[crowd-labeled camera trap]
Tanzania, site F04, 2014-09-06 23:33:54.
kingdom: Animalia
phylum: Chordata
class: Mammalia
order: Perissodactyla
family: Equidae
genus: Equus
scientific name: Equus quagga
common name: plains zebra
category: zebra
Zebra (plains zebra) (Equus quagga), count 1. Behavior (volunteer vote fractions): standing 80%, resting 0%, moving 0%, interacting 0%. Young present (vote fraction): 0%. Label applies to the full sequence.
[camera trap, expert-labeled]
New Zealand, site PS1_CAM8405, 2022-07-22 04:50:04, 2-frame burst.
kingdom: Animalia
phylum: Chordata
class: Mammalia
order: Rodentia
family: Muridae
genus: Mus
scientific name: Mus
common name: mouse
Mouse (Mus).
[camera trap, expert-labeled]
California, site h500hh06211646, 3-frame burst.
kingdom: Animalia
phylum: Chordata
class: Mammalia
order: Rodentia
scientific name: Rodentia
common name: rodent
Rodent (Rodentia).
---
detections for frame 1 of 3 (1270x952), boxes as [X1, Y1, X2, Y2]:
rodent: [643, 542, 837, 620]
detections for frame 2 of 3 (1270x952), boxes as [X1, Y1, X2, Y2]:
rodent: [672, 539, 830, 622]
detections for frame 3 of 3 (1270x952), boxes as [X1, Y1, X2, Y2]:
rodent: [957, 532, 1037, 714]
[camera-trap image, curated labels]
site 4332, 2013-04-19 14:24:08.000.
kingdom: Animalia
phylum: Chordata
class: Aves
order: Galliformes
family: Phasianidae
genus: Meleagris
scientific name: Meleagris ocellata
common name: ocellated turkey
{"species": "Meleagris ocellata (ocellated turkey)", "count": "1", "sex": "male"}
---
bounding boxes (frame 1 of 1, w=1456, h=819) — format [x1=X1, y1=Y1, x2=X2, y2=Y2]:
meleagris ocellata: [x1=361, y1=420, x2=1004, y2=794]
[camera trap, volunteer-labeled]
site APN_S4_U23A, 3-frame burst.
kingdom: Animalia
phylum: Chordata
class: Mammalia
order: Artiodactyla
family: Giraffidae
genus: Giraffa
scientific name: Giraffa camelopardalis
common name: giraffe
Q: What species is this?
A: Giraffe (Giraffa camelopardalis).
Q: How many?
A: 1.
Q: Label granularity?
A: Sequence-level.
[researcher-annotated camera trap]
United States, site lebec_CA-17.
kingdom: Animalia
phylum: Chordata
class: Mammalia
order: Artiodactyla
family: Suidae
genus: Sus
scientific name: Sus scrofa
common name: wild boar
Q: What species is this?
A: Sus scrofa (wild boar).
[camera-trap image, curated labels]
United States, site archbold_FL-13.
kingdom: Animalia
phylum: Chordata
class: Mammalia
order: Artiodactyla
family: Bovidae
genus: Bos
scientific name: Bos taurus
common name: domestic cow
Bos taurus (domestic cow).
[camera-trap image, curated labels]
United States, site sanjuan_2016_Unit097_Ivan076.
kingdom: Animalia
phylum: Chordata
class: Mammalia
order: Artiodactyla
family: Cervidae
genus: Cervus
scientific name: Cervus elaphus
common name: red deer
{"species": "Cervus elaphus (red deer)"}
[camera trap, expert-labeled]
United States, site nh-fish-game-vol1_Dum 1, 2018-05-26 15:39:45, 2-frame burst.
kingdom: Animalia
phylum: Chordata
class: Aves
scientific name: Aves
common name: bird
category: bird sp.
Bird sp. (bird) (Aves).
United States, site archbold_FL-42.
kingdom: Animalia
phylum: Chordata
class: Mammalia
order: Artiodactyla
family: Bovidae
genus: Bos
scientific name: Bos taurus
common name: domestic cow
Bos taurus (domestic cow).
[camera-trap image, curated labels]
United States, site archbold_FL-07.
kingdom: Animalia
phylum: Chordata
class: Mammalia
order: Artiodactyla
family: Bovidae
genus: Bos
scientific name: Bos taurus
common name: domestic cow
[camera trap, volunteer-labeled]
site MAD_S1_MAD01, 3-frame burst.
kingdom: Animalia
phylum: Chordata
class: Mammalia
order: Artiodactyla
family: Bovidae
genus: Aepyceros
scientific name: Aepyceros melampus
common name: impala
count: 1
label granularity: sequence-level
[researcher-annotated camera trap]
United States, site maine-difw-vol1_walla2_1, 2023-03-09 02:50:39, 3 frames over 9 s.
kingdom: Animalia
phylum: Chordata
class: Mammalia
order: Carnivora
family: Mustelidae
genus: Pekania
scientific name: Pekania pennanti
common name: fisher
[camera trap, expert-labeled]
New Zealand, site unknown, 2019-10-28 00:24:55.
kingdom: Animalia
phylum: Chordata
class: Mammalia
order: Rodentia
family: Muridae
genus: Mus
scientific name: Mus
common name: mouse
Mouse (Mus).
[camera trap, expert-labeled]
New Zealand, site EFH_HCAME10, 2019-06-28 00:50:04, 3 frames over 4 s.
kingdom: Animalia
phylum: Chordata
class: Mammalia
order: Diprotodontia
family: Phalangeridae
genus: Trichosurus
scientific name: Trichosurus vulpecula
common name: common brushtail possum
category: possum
● ● ● ● ●
== Requirement ==
Retype the records above in full. Every word should match.

== Finished task ==
[crowd-labeled camera trap]
Tanzania, site F04, 2014-09-06 23:33:54.
kingdom: Animalia
phylum: Chordata
class: Mammalia
order: Perissodactyla
family: Equidae
genus: Equus
scientific name: Equus quagga
common name: plains zebra
category: zebra
Zebra (plains zebra) (Equus quagga), count 1. Behavior (volunteer vote fractions): standing 80%, resting 0%, moving 0%, interacting 0%. Young present (vote fraction): 0%. Label applies to the full sequence.
[camera trap, expert-labeled]
New Zealand, site PS1_CAM8405, 2022-07-22 04:50:04, 2-frame burst.
kingdom: Animalia
phylum: Chordata
class: Mammalia
order: Rodentia
family: Muridae
genus: Mus
scientific name: Mus
common name: mouse
Mouse (Mus).
[camera trap, expert-labeled]
California, site h500hh06211646, 3-frame burst.
kingdom: Animalia
phylum: Chordata
class: Mammalia
order: Rodentia
scientific name: Rodentia
common name: rodent
Rodent (Rodentia).
---
detections for frame 1 of 3 (1270x952), boxes as [X1, Y1, X2, Y2]:
rodent: [643, 542, 837, 620]
detections for frame 2 of 3 (1270x952), boxes as [X1, Y1, X2, Y2]:
rodent: [672, 539, 830, 622]
detections for frame 3 of 3 (1270x952), boxes as [X1, Y1, X2, Y2]:
rodent: [957, 532, 1037, 714]
[camera-trap image, curated labels]
site 4332, 2013-04-19 14:24:08.000.
kingdom: Animalia
phylum: Chordata
class: Aves
order: Galliformes
family: Phasianidae
genus: Meleagris
scientific name: Meleagris ocellata
common name: ocellated turkey
{"species": "Meleagris ocellata (ocellated turkey)", "count": "1", "sex": "male"}
---
bounding boxes (frame 1 of 1, w=1456, h=819) — format [x1=X1, y1=Y1, x2=X2, y2=Y2]:
meleagris ocellata: [x1=361, y1=420, x2=1004, y2=794]
[camera trap, volunteer-labeled]
site APN_S4_U23A, 3-frame burst.
kingdom: Animalia
phylum: Chordata
class: Mammalia
order: Artiodactyla
family: Giraffidae
genus: Giraffa
scientific name: Giraffa camelopardalis
common name: giraffe
Q: What species is this?
A: Giraffe (Giraffa camelopardalis).
Q: How many?
A: 1.
Q: Label granularity?
A: Sequence-level.
[researcher-annotated camera trap]
United States, site lebec_CA-17.
kingdom: Animalia
phylum: Chordata
class: Mammalia
order: Artiodactyla
family: Suidae
genus: Sus
scientific name: Sus scrofa
common name: wild boar
Q: What species is this?
A: Sus scrofa (wild boar).
[camera-trap image, curated labels]
United States, site archbold_FL-13.
kingdom: Animalia
phylum: Chordata
class: Mammalia
order: Artiodactyla
family: Bovidae
genus: Bos
scientific name: Bos taurus
common name: domestic cow
Bos taurus (domestic cow).
[camera-trap image, curated labels]
United States, site sanjuan_2016_Unit097_Ivan076.
kingdom: Animalia
phylum: Chordata
class: Mammalia
order: Artiodactyla
family: Cervidae
genus: Cervus
scientific name: Cervus elaphus
common name: red deer
{"species": "Cervus elaphus (red deer)"}
[camera trap, expert-labeled]
United States, site nh-fish-game-vol1_Dum 1, 2018-05-26 15:39:45, 2-frame burst.
kingdom: Animalia
phylum: Chordata
class: Aves
scientific name: Aves
common name: bird
category: bird sp.
Bird sp. (bird) (Aves).
United States, site archbold_FL-42.
kingdom: Animalia
phylum: Chordata
class: Mammalia
order: Artiodactyla
family: Bovidae
genus: Bos
scientific name: Bos taurus
common name: domestic cow
Bos taurus (domestic cow).
[camera-trap image, curated labels]
United States, site archbold_FL-07.
kingdom: Animalia
phylum: Chordata
class: Mammalia
order: Artiodactyla
family: Bovidae
genus: Bos
scientific name: Bos taurus
common name: domestic cow
[camera trap, volunteer-labeled]
site MAD_S1_MAD01, 3-frame burst.
kingdom: Animalia
phylum: Chordata
class: Mammalia
order: Artiodactyla
family: Bovidae
genus: Aepyceros
scientific name: Aepyceros melampus
common name: impala
count: 1
label granularity: sequence-level
[researcher-annotated camera trap]
United States, site maine-difw-vol1_walla2_1, 2023-03-09 02:50:39, 3 frames over 9 s.
kingdom: Animalia
phylum: Chordata
class: Mammalia
order: Carnivora
family: Mustelidae
genus: Pekania
scientific name: Pekania pennanti
common name: fisher
[camera trap, expert-labeled]
New Zealand, site unknown, 2019-10-28 00:24:55.
kingdom: Animalia
phylum: Chordata
class: Mammalia
order: Rodentia
family: Muridae
genus: Mus
scientific name: Mus
common name: mouse
Mouse (Mus).
[camera trap, expert-labeled]
New Zealand, site EFH_HCAME10, 2019-06-28 00:50:04, 3 frames over 4 s.
kingdom: Animalia
phylum: Chordata
class: Mammalia
order: Diprotodontia
family: Phalangeridae
genus: Trichosurus
scientific name: Trichosurus vulpecula
common name: common brushtail possum
category: possum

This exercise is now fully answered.